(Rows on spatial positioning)

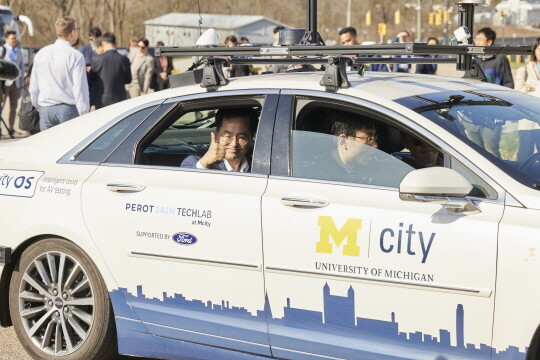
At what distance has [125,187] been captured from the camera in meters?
4.99

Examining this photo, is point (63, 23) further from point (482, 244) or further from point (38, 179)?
point (482, 244)

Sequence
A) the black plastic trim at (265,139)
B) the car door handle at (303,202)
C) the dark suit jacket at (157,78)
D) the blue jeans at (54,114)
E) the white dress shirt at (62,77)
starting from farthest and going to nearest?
the dark suit jacket at (157,78), the blue jeans at (54,114), the white dress shirt at (62,77), the black plastic trim at (265,139), the car door handle at (303,202)

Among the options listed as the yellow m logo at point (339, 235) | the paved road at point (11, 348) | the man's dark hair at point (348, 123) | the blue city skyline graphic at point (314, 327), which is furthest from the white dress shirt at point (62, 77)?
the yellow m logo at point (339, 235)

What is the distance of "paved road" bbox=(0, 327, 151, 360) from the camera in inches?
220

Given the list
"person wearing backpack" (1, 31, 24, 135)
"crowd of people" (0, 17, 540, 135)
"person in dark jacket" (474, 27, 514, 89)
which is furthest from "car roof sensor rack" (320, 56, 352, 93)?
"person wearing backpack" (1, 31, 24, 135)

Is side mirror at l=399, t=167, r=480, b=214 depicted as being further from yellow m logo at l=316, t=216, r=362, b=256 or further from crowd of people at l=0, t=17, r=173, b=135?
crowd of people at l=0, t=17, r=173, b=135

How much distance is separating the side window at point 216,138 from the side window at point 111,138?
0.33 ft

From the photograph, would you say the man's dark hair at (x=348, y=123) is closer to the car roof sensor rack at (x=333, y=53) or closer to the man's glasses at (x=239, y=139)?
the car roof sensor rack at (x=333, y=53)

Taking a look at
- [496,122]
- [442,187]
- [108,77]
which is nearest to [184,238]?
[442,187]

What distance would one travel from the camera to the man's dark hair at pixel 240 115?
504cm

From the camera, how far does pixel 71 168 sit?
5.25 m

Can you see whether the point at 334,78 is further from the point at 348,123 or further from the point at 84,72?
the point at 84,72

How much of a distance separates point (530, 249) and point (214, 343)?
162 centimetres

• _The exercise_
Starting at the row that contains "Can you see" and continuing through the final row, express these rows as a two-column CSV with the columns question_text and answer. Give one line per row, with each field enclosed in quotation marks and any line breaks replaced by spaces.

• _The completed task_
question_text,answer
"Can you see whether the point at 334,78 is further from the point at 348,123 or further from the point at 84,72?","the point at 84,72"
"How much of a distance separates point (530, 249) and point (214, 343)?","162 centimetres"